En los procesos electorales anteriores al de julio creímos haber ganado en términos de democracia algunos escalones; las nuevas formas de participación ciudadana en nuestro sistema democrático, como el voto diferenciado y los candidatos independientes, sumaban al análisis del entorno político. Los analistas ponían los ojos a los representantes que no emanaban de ningún partido político, cuestionando su pureza ciudadana y el voto diferenciado parecía que finalmente daba muestras de una sociedad que había distinguido entre los candidatos más que los partidos, que el electorado más informado iría desvaneciendo el voto en cascada partidista para empezar a ver por perfiles y que el “clientelismo” partidario se quedaría atrás.
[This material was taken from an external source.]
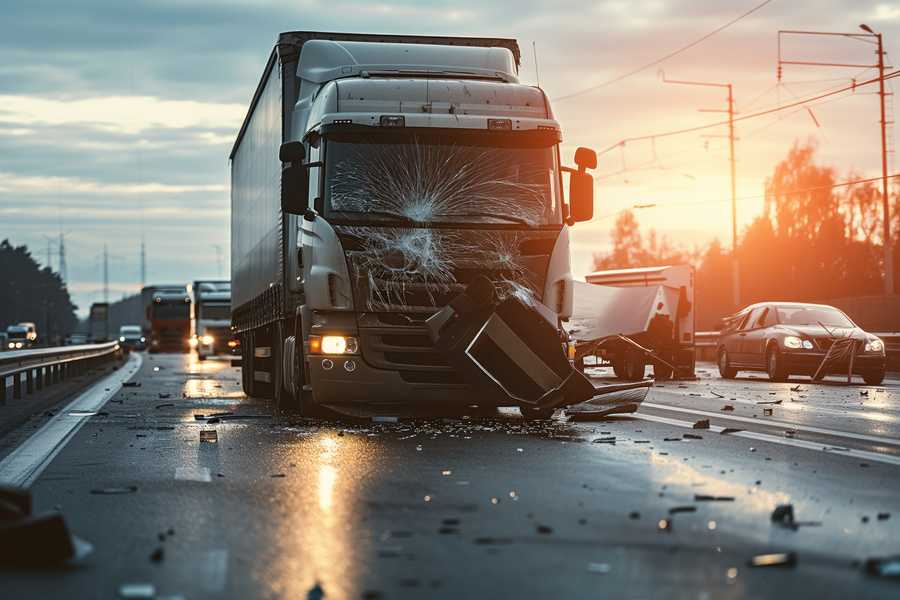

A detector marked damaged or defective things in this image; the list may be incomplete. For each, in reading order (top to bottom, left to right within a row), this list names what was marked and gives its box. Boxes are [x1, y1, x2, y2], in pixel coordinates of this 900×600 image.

shattered glass windshield [324, 130, 564, 226]
detached bumper piece [426, 276, 644, 418]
¿Retroceso hoy? Aún es temprano para sostenerlo. La democracia da y quita, bajo la premisa de que el pueblo decide. Lo que es cierto es que ahora, sin distinción, volvió el voto en cascada, el que ciegamente se da, sin conocer incluso ni el nombre de los candidatos, y podría ser costoso cuando es evidente que la sociedad no sabe a ciencia cierta que vendrá.
Los férreos defensores e incluso lo más esperanzados con el cambio de régimen ven con optimismo los nombramientos de secretarios de estado, la distribución de las secretarías por toda la República, la tan sonada “austeridad republicana” y la designación de súper delegados haciendo frentes a los gobernadores electos, el anuncio de obras de infraestructura e incluso las decisiones gubernamentales menores, que dan cuenta que empezó el nuevo gobierno sin la formalidad del cambio de estafeta.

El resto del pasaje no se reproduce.